Björn Lund

About me

My research focuses on the shipboard marine X-band radar, unmanned aerial system (UAS), and satellite synthetic aperture radar (SAR) remote sensing of land–air–sea–ice interaction processes. I have developed Python algorithms to extract wind, internal wave, near-surface current, bathymetry, surface wave, and sea ice drift information, among other products, from radar image sequences and optical video data. My current tasks include the acquisition, near real-time processing, and sharing of marine X-band radar data and oceanographic products on R/Vs Neil Armstrong and Sikuliaq in collaboration with Woods Hole Oceanographic Institution and University of Alaska Fairbanks.

I received a Diploma in environmental sciences from the University of Lüneburg, Germany, in 2006. During my studies and after graduating I worked in the Software Department at OceanWaveS GmbH, Lüneburg, where I was involved in several national and international research projects on marine X-band radar wave monitoring (2002-2007). I held a position as Visiting Researcher at University of Miami's Rosenstiel School of Marine, Atmospheric, and Earth Science from 2007 to 2009, and then joined the Rosenstiel School's Ph.D. program in Applied Marine Physics, from which I graduated in 2012. From 2012 to 2013 I worked as Postdoctoral Associate in the Department of Ocean Sciences at the Rosenstiel School. More recently, I worked as Assistant Scientist at the Center for Southeastern Tropical Advanced Remote Sensing (CSTARS) from 2013 to 2019, where I presently hold a position as Associate Scientist.

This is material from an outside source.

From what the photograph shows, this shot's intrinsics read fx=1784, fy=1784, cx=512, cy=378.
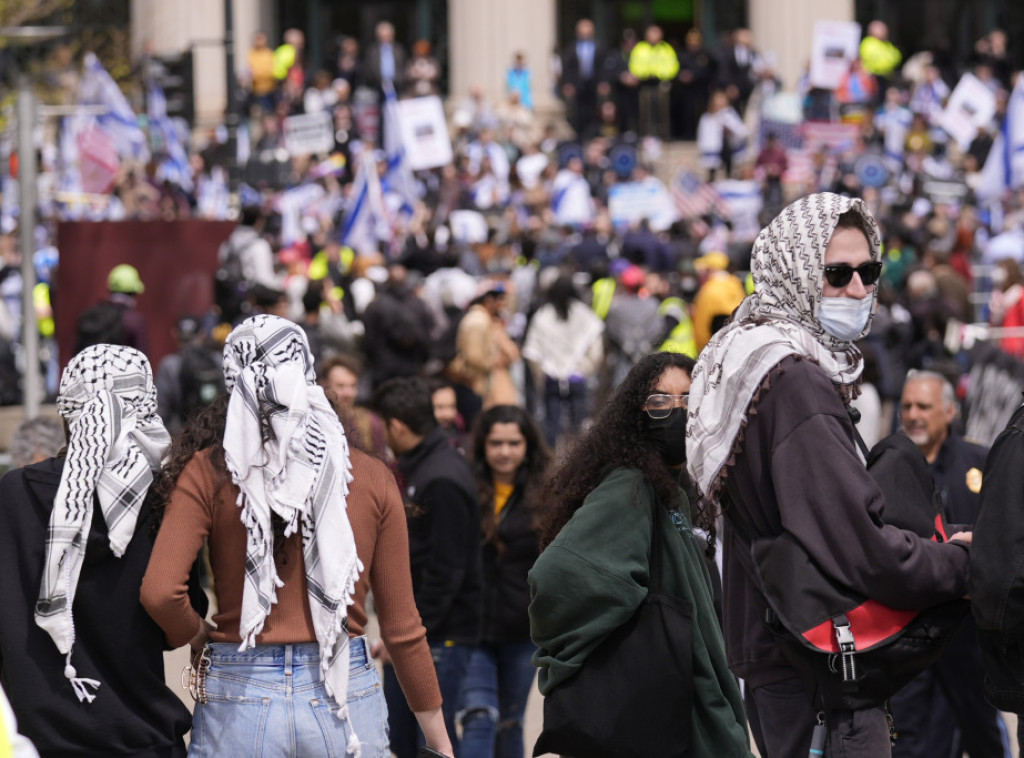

I was a Research Fellow at the NATO Undersea Research Centre in La Spezia, Italy, in 2011, a JSPS Short-term Postdoctoral Fellow at the Japan Agency for Marine-Earth Science and Technology in Yokohama, Japan, 2014, and the recipient of a HIDA Helmholtz Visiting Researcher Grant to visit Helmholtz-Zentrum Hereon in Geesthacht, Germany, 2023. I have been reviewer and served as guest editor for many scientific journals. ​I have coauthored more than 30 peer-reviewed articles in international scientific journals and participated in more than 10 international research cruises and experiments.